● **Problem to solve**
Transfer everything from the line containing "Looking at both" down to the end of the listing below, keeping every line, and add 123 to each coordinate in the answers.

═════ Dataset extract ═════

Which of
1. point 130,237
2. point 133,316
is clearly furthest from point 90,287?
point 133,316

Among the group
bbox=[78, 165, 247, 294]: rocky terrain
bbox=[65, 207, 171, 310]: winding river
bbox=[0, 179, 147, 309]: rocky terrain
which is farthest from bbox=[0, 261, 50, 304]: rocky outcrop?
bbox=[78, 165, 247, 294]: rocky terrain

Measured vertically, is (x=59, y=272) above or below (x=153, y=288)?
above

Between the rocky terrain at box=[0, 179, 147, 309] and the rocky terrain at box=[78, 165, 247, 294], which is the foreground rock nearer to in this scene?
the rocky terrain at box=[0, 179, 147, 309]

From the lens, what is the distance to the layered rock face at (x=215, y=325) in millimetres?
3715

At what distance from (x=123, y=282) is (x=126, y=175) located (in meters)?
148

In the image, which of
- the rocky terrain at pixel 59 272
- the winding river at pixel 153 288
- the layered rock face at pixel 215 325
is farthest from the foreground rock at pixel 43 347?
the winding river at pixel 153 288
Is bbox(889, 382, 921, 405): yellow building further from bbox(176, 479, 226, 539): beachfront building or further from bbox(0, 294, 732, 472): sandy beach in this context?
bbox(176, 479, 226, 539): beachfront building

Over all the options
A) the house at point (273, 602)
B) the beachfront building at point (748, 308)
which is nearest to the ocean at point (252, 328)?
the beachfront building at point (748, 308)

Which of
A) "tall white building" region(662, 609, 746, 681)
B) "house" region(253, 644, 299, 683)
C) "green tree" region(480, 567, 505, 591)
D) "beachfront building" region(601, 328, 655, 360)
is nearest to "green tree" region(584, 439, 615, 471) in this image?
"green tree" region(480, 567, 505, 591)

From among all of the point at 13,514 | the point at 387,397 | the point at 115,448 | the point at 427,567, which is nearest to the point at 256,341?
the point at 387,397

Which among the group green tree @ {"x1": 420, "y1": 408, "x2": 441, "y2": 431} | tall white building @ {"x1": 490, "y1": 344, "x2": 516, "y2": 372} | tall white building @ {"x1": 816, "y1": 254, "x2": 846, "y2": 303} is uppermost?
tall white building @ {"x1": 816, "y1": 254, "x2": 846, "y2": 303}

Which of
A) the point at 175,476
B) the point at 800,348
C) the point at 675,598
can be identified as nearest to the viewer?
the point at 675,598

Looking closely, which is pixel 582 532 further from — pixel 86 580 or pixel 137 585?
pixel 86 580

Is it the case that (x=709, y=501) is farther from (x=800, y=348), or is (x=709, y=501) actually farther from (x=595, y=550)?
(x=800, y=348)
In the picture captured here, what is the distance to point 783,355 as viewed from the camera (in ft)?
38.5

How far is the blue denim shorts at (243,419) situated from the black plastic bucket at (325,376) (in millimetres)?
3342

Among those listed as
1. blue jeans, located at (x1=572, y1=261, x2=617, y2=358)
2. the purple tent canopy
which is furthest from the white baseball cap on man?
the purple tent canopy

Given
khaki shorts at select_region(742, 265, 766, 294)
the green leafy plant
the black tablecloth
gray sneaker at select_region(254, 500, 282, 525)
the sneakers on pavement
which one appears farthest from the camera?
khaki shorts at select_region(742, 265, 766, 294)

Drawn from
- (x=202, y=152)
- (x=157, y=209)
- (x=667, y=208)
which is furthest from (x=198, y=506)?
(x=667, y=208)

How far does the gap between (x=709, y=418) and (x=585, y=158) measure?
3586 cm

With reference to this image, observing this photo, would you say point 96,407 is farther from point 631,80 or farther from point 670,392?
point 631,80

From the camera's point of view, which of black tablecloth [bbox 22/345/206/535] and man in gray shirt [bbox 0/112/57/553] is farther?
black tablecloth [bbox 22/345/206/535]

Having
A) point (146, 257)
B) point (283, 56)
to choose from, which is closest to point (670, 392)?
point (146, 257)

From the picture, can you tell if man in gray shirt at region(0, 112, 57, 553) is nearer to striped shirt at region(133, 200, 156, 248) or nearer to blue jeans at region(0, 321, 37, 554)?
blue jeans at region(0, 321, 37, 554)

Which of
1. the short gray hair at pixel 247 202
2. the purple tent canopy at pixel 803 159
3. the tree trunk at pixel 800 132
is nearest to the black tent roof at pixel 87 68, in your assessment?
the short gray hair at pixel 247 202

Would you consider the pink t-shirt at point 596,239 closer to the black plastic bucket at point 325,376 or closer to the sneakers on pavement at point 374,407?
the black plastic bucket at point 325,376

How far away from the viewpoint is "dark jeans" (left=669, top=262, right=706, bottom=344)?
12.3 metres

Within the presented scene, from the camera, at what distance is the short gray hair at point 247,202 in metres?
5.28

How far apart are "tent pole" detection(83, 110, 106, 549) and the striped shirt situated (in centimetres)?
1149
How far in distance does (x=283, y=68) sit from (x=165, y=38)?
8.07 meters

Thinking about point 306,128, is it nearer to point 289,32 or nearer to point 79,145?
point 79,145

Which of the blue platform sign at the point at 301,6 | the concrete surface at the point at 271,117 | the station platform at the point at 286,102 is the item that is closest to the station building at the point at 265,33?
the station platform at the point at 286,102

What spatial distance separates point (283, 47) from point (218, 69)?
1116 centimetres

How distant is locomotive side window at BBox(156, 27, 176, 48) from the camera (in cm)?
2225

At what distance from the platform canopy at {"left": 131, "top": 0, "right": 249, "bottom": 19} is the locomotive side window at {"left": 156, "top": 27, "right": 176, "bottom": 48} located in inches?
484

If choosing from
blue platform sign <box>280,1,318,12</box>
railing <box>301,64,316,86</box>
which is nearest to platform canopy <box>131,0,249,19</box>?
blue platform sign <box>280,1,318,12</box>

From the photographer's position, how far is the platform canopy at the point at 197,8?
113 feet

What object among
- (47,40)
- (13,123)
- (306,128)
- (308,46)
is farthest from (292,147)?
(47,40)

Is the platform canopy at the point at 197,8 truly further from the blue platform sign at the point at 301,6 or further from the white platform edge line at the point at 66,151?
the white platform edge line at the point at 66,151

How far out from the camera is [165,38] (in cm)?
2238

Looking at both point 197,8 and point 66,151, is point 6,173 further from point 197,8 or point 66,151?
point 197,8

═════

● **Response for this exercise**
Looking at both point 197,8 and point 66,151, is point 6,173 further from point 197,8 or point 66,151?
point 320,131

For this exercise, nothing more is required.